To compare selected outcomes (30-day reoperation and total length of hospital stay) following emergency appendectomy between populations from New York State and England.

Methods

This retrospective cohort study used demographic and in-hospital outcome data from Hospital Episode Statistics (HES) and the New York Statewide Planning and Research Cooperative System (SPARCS) administrative databases for all patients aged 18+ years undergoing appendectomy between April 2009 and March 2014. Univariate and adjusted multivariable logistic regression were used to test significant factors. A one-to-one propensity score matched dataset was created to compare odd ratios (OR) of reoperations between the two populations.

Results

A total of 188,418 patient records, 121,428 (64.4%) from England and 66,990 (35.6%) from NYS, were extracted.
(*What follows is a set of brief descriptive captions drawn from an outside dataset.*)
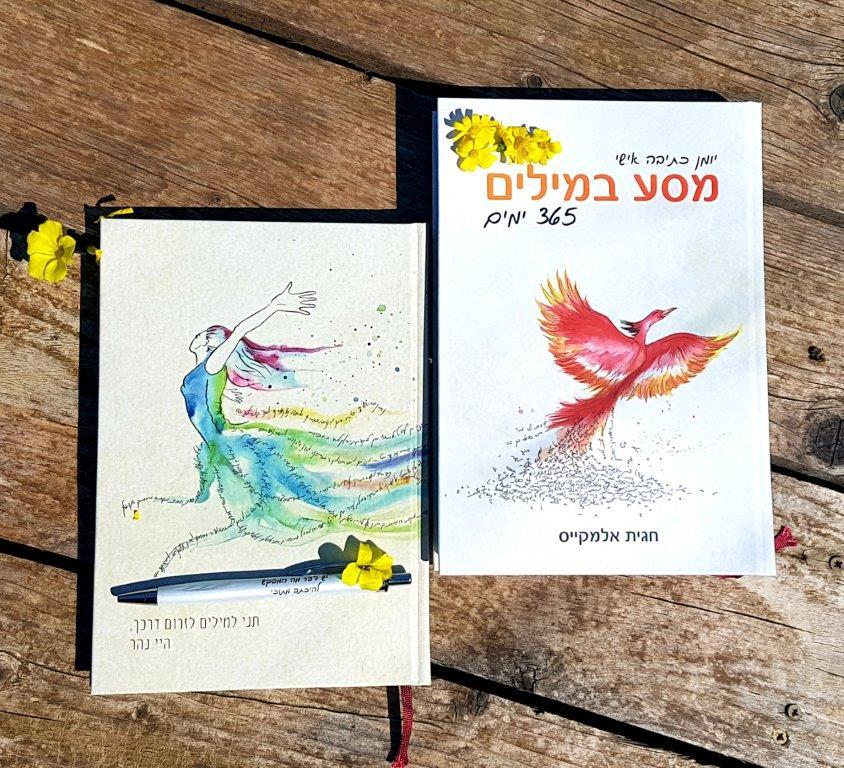 חבילת מסע במילים: מדריך כתיבה ומחברת השראה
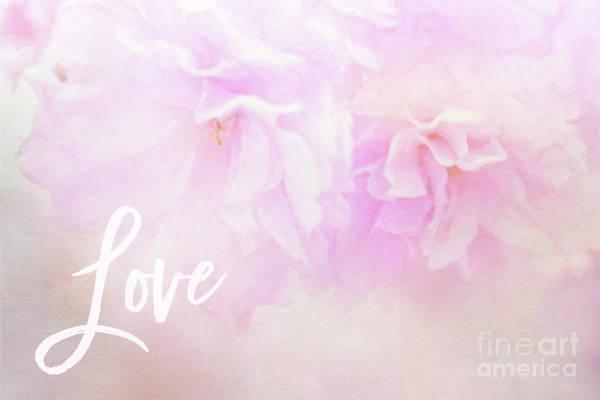 Cherry Blossom Valentine Art Print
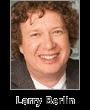 berlin_larry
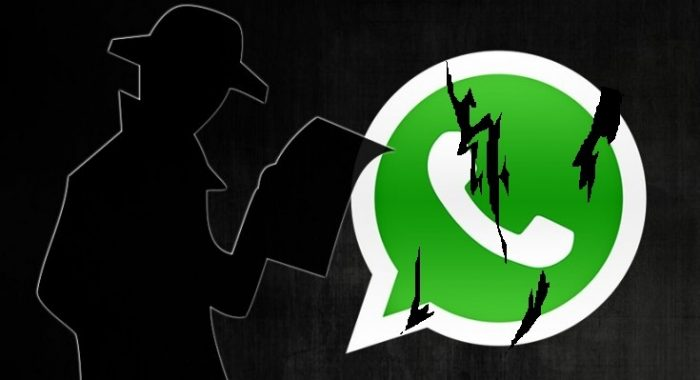 Cara Hack WhatsApp Menggunakan Aplikasi WhatsWeb, 100% Work!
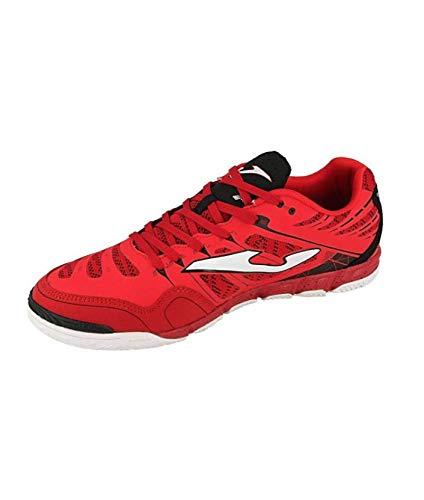 Joma - Chaussure de Futsal et Foot5 Rouge Super Regate IC Couleur - Rouge, Pointure - 42,5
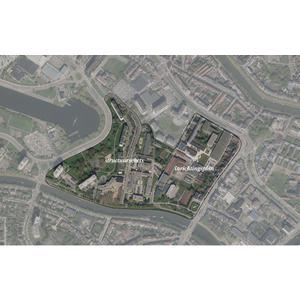 337041 campus%20offerlaan 80df2c square 1572517963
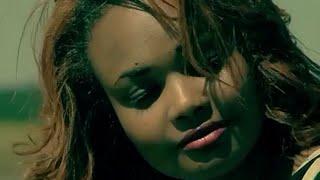 "Seble Tadese - Minew ""ምነው"" /Amharic/"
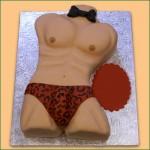 А такой торт можно заказать на девичник и не только 8 Марта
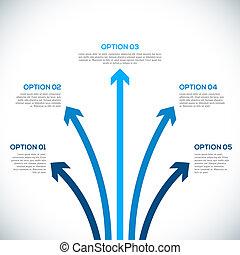 infographics, sagoma, con, arrows.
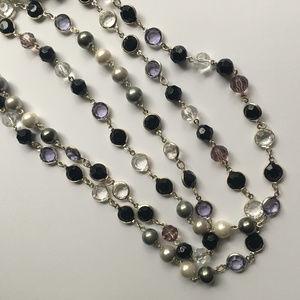 Opulence Necklace - Premier Designs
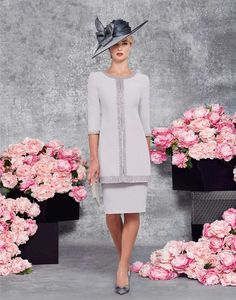 Veni Infantino Mother of the Bride Dresses from Vanity Fair. Glamour and style mixed with high quality fabrics make these dresses a very popular choice.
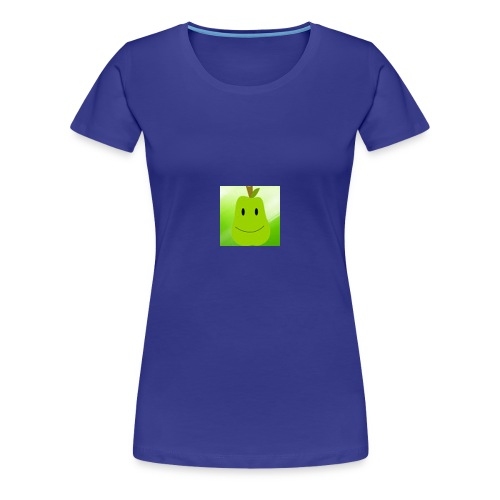 Untitled 2 - Women's Premium T-Shirt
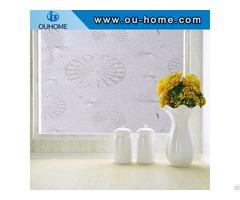 H16006 3d Static Decorative Glass Film Non Adhesive Heat Control Anti Uv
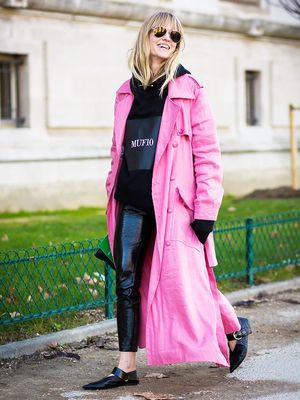 Why Everyone Is Suddenly Into the Colour Pink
Appendectomy was completed laparoscopically in 77.7% of patients in New York State compared to 53.6% in England (P < 0.001). The median lengths of hospital stay for patients undergoing appendectomy were 3 (interquartile range, IQR 2–4) days versus 2 (IQR 1–3) days (P < 0.001) in England and New York State, respectively. All 30-day reoperation rates were higher in England compared to New York State (1.2 vs. 0.6%, P < 0.001), representing nearly a twofold higher risk of 30-day reoperation (OR 1.88, 95% CI 1.64–2.14, P < 0.001). As the proportion of appendectomy completed laparoscopically increased, there was a reduction in the reoperation rate in England (correlation coefficient ?0.170, P = 0.036).

Conclusions

Reoperations and total length of hospital stay is significantly higher following appendectomy in England compared to New York State. Increasing the numbers of appendectomy completed laparoscopically may decrease length of stay and reoperations.